Samsung Will Let You Back Up Your Galaxy Phone Free for a Month

Samsung's Temporary Cloud Backup service lets you store files in the cloud, making it easier to switch to a new phone.

Lisa Eadicicco Senior Editor
Lisa Eadicicco is a senior editor for CNET covering mobile devices. She has been writing about technology for almost a decade. Prior to joining CNET, Lisa served as a senior tech correspondent at Insider covering Apple and the broader consumer tech industry. She was also previously a tech columnist for Time Magazine and got her start as a staff writer for Laptop Mag and Tom's Guide.
Expertise Apple | Samsung | Google | Smartphones | Smartwatches | Wearables | Fitness trackers
Lisa Eadicicco
2 min read
The Galaxy S23 (left) and S23 Plus (right) against a brick wall

The Galaxy S23 (left) and S23 Plus (right)

Lisa Eadicicco/CNET

Samsung wants to make it even easier to transfer data to a new phone. As long as you're switching to a new Galaxy phone, that is. 

The company's Temporary Cloud Backup service, which Samsung announced on Thursday will be launching globally, lets Galaxy users back up files, apps, photos and other data in Samsung Cloud temporarily for free. The service should facilitate switching to a new Galaxy phone when upgrading your device, likely an effort by Samsung to keep existing Galaxy users from moving to the iPhone or another Android device. The full global rollout will begin this fall starting with Galaxy S and Z series phones in Korea.

Samsung says there's no data storage limit, but file sizes will be capped at 100GB. Data is stored for 30 days, and Samsung says users will be notified when that time limit approaches. A Samsung account is required. 

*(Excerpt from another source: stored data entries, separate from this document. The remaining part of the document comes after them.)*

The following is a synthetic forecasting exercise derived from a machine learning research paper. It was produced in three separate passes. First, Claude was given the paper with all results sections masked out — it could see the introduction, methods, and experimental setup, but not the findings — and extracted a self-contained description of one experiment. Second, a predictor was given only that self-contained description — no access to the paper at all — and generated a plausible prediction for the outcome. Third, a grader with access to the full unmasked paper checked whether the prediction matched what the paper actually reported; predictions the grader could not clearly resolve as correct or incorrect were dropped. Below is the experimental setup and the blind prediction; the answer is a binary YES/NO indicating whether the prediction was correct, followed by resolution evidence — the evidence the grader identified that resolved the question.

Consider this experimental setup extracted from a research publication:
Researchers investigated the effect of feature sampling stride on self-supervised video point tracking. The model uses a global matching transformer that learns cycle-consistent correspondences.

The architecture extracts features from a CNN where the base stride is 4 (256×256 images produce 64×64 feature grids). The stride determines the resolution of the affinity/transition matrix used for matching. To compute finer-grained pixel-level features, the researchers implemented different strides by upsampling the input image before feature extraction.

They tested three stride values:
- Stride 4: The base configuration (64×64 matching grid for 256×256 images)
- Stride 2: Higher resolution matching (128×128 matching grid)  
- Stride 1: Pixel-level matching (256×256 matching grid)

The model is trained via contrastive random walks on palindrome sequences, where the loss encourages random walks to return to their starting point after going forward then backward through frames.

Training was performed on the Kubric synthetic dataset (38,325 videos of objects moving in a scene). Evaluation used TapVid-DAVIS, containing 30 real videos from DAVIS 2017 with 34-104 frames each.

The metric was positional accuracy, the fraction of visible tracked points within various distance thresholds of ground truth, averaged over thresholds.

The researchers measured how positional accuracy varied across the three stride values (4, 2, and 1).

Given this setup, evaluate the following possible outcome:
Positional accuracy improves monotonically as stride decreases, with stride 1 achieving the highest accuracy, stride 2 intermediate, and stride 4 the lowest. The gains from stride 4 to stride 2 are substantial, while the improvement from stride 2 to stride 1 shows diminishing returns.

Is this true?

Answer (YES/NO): NO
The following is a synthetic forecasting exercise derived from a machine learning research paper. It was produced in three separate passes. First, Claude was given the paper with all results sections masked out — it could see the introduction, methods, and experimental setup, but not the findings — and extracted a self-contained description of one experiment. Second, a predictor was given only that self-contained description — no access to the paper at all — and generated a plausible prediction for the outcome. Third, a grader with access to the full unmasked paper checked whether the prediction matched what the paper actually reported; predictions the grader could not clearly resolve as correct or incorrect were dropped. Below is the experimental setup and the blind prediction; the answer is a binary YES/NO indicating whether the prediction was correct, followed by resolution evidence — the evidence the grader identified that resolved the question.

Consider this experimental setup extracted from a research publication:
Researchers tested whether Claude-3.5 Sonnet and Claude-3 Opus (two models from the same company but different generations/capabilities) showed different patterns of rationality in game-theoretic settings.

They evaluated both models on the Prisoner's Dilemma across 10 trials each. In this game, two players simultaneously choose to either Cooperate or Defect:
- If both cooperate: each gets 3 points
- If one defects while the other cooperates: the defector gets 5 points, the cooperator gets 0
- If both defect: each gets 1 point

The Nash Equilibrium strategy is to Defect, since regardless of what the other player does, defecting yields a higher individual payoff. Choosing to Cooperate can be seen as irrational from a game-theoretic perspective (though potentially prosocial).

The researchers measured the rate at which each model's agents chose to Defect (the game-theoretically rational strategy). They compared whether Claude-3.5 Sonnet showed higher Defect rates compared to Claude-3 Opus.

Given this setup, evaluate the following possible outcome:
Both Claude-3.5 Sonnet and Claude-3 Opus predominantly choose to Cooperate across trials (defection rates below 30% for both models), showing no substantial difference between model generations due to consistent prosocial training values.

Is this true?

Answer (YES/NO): NO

The feature could make it easier to backup your data when buying a new phone. Wireless carriers and companies like Samsung heavily incentivize trade-ins by offering steep discounts on new phones in exchange for your current device. That means you must back up your device before switching to your new one to avoid losing your photos, videos, apps and other files.

Apple has a similar offering. It allows new iPhone and iPad buyers to temporarily back up their devices for 21 days. You can request additional time if a new device doesn't arrive within that time frame.

Samsung's feature will also be available in Maintenance Mode, a special mode that blocks access to personal information during repairs. As such, Galaxy device owners will be able to temporarily back up their device when turning it in for repair as a precautionary measure.

The launch comes as the holiday season approaches, which is usually a busy time for the electronics industry. It also makes sense for Samsung to launch a feature like this ahead of its next flagship Galaxy S launch, which typically occurs in the first quarter of the year.